Face à la multiplication des épisodes pluvieux intenses et des crues rapides, les Maires sont en première ligne. Au-delà de la gestion de crise, leurs responsabilités sont encadrées par plusieurs textes qui définissent des obligations précises en matière de prévention, d’information et de protection des populations.
Le Maire, responsable de la sécurité publique
Au titre de son pouvoir de police administrative générale, le Maire est responsable de la sûreté, de la sécurité et de la salubrité publiques sur le territoire communal.
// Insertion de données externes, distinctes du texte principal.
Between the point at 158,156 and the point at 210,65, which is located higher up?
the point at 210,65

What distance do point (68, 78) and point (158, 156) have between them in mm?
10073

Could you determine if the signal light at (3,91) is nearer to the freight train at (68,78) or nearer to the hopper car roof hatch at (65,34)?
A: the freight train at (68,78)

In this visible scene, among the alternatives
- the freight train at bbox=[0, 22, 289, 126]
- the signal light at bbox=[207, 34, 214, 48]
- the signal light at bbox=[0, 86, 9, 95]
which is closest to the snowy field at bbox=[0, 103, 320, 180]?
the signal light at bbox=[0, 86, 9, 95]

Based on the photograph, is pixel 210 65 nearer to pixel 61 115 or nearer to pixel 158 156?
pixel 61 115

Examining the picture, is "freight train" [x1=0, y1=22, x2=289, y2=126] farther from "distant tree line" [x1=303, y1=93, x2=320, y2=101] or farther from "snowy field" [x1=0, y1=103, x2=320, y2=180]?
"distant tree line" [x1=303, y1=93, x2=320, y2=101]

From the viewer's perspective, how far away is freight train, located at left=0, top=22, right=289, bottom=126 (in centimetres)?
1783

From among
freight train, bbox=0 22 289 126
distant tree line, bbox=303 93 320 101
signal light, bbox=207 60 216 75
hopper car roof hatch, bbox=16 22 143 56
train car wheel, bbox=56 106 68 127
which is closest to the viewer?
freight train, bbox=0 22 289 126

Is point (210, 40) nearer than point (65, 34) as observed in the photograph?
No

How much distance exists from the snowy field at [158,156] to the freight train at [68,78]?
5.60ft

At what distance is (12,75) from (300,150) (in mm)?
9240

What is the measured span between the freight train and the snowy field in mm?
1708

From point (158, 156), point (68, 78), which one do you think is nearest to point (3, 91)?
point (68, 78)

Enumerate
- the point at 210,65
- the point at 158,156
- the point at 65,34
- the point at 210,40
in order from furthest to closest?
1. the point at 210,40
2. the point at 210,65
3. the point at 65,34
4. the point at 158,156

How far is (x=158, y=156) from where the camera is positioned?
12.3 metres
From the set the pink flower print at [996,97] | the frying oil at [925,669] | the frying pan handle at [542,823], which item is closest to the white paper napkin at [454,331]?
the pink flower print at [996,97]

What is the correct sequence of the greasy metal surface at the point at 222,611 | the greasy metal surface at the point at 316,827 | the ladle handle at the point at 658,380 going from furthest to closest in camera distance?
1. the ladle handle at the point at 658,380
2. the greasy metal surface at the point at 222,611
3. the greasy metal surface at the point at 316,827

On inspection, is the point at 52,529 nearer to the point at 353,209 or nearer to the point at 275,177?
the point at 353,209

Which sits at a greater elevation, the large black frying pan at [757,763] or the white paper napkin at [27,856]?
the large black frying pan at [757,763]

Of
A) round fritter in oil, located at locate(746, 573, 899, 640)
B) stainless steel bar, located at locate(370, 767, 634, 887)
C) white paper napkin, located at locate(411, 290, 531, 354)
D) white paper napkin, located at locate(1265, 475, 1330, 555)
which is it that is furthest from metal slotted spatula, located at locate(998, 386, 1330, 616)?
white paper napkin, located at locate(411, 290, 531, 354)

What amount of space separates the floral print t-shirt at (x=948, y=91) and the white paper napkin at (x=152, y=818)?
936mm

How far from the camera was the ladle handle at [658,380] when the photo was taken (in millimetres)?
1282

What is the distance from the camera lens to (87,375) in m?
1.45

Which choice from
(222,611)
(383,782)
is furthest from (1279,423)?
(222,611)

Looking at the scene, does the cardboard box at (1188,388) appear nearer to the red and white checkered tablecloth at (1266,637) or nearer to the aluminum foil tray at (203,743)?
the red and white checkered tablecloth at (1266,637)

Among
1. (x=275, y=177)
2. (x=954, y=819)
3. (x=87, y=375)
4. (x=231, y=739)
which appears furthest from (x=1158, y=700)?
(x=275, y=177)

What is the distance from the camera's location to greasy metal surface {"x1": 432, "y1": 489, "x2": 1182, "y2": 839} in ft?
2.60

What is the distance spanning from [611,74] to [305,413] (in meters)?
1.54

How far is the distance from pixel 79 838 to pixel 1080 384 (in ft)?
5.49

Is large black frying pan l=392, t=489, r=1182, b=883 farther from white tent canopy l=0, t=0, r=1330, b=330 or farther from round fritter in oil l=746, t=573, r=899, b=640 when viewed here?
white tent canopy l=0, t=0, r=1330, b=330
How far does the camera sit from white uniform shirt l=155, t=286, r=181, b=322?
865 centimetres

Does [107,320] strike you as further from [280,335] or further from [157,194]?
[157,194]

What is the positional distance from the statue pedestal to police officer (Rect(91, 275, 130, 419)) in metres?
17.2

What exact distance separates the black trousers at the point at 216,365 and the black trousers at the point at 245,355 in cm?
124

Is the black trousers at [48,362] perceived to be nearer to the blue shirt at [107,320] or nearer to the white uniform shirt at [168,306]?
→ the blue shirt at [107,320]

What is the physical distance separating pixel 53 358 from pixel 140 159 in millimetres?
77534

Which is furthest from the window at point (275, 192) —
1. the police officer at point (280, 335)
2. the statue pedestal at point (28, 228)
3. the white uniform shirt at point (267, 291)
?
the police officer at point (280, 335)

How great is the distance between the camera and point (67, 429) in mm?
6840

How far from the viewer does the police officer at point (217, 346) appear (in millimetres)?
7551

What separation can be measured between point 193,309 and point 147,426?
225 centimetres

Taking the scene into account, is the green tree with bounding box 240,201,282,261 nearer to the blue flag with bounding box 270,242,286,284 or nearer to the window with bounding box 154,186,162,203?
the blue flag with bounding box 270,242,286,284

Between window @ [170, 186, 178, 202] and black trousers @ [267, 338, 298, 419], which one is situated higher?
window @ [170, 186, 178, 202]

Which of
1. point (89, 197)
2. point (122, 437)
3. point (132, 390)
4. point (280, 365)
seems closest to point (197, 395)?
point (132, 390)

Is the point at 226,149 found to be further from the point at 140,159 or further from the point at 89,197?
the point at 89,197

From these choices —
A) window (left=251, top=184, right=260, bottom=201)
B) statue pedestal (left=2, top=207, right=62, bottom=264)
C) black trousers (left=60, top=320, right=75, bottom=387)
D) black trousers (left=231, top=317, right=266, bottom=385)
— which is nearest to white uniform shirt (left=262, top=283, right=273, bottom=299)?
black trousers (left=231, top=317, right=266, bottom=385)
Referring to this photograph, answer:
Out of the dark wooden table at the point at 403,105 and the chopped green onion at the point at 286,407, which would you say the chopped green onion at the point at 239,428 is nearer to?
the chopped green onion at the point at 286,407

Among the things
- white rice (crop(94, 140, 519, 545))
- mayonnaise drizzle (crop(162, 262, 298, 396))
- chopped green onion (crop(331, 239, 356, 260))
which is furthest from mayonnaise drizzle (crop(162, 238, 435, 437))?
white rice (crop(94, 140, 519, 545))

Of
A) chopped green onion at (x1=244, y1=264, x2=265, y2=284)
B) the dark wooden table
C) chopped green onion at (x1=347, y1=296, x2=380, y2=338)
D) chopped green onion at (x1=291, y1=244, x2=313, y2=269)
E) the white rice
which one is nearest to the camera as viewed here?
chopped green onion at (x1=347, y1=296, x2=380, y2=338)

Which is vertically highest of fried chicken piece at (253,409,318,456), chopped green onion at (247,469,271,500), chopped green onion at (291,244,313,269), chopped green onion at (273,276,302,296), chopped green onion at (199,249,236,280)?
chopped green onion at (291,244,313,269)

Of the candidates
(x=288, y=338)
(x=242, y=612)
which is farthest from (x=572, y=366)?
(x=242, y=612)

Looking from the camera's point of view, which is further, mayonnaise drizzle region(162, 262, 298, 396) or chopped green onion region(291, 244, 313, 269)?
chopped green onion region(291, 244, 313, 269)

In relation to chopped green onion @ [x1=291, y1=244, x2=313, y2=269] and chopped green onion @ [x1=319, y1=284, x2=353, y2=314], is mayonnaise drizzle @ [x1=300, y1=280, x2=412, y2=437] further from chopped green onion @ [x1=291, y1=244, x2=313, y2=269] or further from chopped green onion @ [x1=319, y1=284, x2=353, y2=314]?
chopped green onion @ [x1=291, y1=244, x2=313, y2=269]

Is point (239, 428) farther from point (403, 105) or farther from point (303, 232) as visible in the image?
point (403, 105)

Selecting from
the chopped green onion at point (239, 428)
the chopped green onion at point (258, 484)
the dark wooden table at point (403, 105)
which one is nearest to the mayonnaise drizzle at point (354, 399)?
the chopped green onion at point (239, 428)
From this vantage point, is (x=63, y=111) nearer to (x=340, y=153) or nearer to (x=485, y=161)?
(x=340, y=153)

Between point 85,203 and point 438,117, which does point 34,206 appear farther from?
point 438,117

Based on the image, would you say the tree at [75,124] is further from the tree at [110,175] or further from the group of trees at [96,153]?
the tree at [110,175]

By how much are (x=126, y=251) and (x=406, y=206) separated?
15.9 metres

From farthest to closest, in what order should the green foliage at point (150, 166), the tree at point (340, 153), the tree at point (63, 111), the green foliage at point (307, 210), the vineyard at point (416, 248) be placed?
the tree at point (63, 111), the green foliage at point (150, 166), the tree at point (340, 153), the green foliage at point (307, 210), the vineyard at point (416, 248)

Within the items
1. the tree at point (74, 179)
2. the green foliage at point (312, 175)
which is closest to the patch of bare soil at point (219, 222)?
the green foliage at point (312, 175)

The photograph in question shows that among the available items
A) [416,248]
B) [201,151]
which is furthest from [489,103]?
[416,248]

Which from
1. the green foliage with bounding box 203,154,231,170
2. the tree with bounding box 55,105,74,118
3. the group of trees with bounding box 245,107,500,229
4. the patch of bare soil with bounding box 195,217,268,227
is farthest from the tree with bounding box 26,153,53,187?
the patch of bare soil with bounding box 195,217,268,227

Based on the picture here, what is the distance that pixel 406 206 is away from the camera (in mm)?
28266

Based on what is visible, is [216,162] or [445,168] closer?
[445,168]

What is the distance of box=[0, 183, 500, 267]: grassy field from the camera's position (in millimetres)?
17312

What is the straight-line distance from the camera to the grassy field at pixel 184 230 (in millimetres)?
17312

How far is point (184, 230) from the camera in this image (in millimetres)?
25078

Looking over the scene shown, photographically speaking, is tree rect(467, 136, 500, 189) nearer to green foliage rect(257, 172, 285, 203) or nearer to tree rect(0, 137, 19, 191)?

Ce principe est posé par le Code général des collectivités territoriales (CGCT).
En matière d’inondation, cela implique notamment :
- La prévention des risques connus ;
- La prise de mesures d’urgence en cas de danger grave ou imminent ;
- L’organisation des secours au niveau communal.
En cas de carence fautive, la responsabilité administrative (voire pénale) du Maire peut être engagée.
L’obligation d’information préventive des administrés
Le maire doit informer la population sur les risques majeurs présents sur la commune.
Cette obligation découle du Code de l’environnement, qui impose :
- L’élaboration et la diffusion du DICRIM (Document d’information communal sur les risques majeurs), lorsqu’une commune est exposée à au moins un risque majeur ;
- L’affichage des consignes de sécurité ;
- L’information régulière des habitants.
Lorsque la commune est couverte par un Plan de prévention des risques d’inondation (PPRI), le Maire doit veiller à son application dans les autorisations d’urbanisme.
Le Plan communal de sauvegarde (PCS)
Dans les communes soumises à un PPRI (Plan de Prévention des Risques d’Inondation) ou identifiées à risque majeur, le PCS est obligatoire.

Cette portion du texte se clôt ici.